I thought about after I finished my reading: All through the telling of the story, the writer took great pains to point out what was the way a properly brought up boy should behave. And how similar this was to my own upbringing in the care of my southern aunt and uncle. I recognize now though that though I’ve always known how to act, it has always concerned me that it does indeed sometimes feel like an act. Like I am an observer standing outside of myself and thinking of all the things I could have done instead.


I am so surprised

April 26, 2005

Well, imagine my surprise to find that this book, The Burnished Blade, still can take my imagination back in time. I’m at chapter 18 already, and Pierre, the young man who lost his parents at the story’s beginning ten years earlier is about to start a voyage to Constantinople. I had forgotten how much knowledge I gained about the time from this reading. The fact that blood letting was the most common cure for all illnesses has been a fact that stuck in my mind for years. And I think this book I remember reading that actually made me see that there were differences in cultures.

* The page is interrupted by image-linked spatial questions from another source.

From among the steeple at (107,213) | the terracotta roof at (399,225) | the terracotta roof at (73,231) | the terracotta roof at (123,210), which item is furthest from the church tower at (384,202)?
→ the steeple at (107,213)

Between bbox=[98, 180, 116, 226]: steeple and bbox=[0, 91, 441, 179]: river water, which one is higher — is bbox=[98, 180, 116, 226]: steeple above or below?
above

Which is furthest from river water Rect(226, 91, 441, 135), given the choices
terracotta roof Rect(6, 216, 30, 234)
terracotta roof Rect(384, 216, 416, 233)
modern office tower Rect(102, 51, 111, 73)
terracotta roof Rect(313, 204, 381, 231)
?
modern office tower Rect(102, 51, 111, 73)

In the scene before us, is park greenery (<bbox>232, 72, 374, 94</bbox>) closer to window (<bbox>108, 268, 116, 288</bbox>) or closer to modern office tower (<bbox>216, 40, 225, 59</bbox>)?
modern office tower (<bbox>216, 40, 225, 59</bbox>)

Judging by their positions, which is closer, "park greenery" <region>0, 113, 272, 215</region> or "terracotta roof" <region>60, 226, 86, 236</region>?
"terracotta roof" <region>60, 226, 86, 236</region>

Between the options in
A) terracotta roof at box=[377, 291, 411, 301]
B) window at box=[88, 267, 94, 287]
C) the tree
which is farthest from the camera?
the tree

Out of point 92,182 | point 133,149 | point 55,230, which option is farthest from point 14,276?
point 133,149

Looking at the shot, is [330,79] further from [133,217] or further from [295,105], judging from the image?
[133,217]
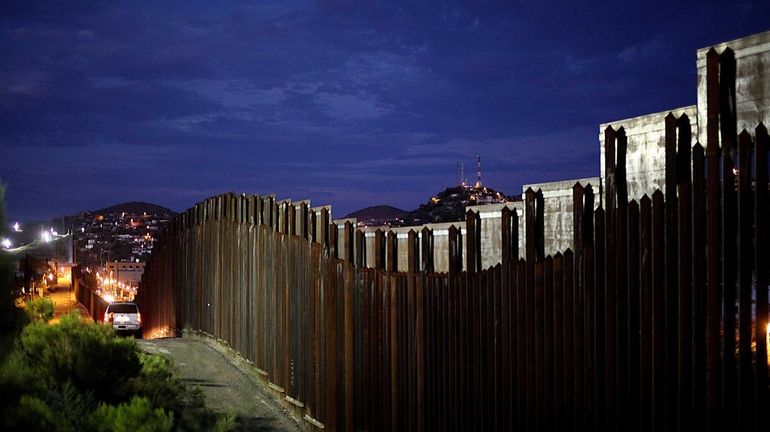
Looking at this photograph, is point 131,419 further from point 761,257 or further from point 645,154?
point 761,257

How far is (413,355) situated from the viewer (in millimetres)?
9070

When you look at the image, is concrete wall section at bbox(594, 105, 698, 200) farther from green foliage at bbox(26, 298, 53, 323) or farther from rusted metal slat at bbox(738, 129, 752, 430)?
green foliage at bbox(26, 298, 53, 323)

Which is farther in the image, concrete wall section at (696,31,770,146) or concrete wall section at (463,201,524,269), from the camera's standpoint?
concrete wall section at (463,201,524,269)

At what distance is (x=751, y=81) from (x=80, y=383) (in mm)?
8132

Now as I reread the story and especially after researching several historical fiction sites, I realize that this book definitely fits into the romantic fiction category. But when I first read it, it was the story of the boy’s adventures that I followed and they were not romantic.


The Burnished Blade

April 24, 2005

It’s the oldest book in my personal collection. Stolen from a library on board a converted troop ship when my family was on our way back from Guam in the Marianna’s. As I look at the book now I still remember the wonder I felt as I read the first sentences. “To travelers destined to die at the hands of bandits, death came silently in fifteenth century France. The weapons of the period did not make a sound.”

Well actually that’s not true. What I felt then and what I feel now as I begin to reread this wonderful book is probably still the same. I read like I eat – fast, devouring each page almost without chewing the images created there. But this writer, Lawrence Schnoonover, knew what he was about. For there in the first page and a half are the elements to drag any young boy’s attention into the moment. Bandits arrows fly, a nobleman and his lady die, and scared young boy like the reader is truly left to wonder why?

As a boy, I loved two kinds of stories, historical adventures and sports. And like most readers, liked best to use what I read to escape into my imagination.


Well, if this works . . .

April 21, 2005

I’ve wanted to write about the books I’ve read for a long time. It seems that something meaningful is possible if I can do this for myself.